Rodrigues revela que o terror em "Arrebol" não vem dos vampiros, mas de sentimentos universais como o esquecimento e a solidão. A história do vampiro que busca registros de sua existência é uma metáfora para a importância da memória e da preservação das histórias do sertão. O diretor lembra do fotógrafo Benjamin Abrahão, responsável por documentar figuras como Lampião, e ressalta que "sem o registro fotográfico, seriam somente palavras".
Quando questionado sobre a diversidade, o diretor afirma que ela é um processo natural em seus projetos.
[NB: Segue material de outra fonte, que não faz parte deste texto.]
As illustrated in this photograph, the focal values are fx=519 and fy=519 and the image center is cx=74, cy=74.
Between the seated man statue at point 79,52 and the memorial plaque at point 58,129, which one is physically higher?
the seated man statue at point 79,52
A equipe, majoritariamente composta por ex-alunos da Universidade Estadual do Sudoeste da Bahia (UESB), reflete a pluralidade de gênero, etnia, classe social e sexualidade. Rodrigues enfatiza que não adianta "discurso bonito", mas sim a prática de contratar e conviver com essa diversidade. "Toda pessoa que faz arte deseja muito mais do que só ter espaço para falar dos sofrimentos da minoria que faz parte", conclui, destacando que a diversidade é uma parte intrínseca de suas narrativas e da própria vida.
Oscar, Wagner Moura e a potência de outras vozes
Para os cineastas, o momento do cinema brasileiro, marcado pelo Oscar de Ainda Estou Aqui e pela expectativa com O Agente Secreto, com o baiano Wagner Moura, inspira, mas também provoca reflexão. Flávia Santana observa:
“Fico muito feliz que os filmes que estão furando essas bolhas, ganhando Oscar, ganhando prêmios importantes internacionalmente. Ao mesmo tempo, eu tenho um olhar muito crítico e reflexivo sobre ainda quem acessa esses espaços e como é desafiador acessá-los. Ainda são espaços ocupados por homens brancos e cis. Vejo que a gente tem muito caminho pela frente".
Duba Rodrigues compartilha um sentimento semelhante, mas enxerga oportunidades:
“A validação estrangeira é, sem dúvida, uma forma de mobilizar os ânimos sobre o cinema brasileiro. Agora precisamos aproveitar todo este burburinho para regulamentar as plataformas de streaming, além de investir no desenvolvimento, produção e distribuição de nossas obras. Minha confiança e ambição como diretor aumenta num cenário como este, os sonhos longínquos se tornam mais palpáveis".